■ **TASK OBJECTIVE**:
Extract every line of the entries below and reproduce each one verbatim, unchanged.

★ ★ ★ ★ ★

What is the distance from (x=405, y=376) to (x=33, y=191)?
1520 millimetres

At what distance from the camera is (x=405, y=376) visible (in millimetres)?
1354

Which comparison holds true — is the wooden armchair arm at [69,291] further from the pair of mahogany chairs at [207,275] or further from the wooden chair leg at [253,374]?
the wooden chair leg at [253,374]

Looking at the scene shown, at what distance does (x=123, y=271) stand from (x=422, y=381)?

★ ★ ★ ★ ★

■ **EXERCISE OUTPUT**:
What is the distance from (x=405, y=376) to (x=33, y=191)?
1520 millimetres

At what distance from the camera is (x=405, y=376) visible (in millimetres)?
1354

Which comparison holds true — is the wooden armchair arm at [69,291] further from the pair of mahogany chairs at [207,275] or further from the wooden chair leg at [253,374]?
the wooden chair leg at [253,374]

Looking at the scene shown, at what distance does (x=123, y=271) stand from (x=422, y=381)?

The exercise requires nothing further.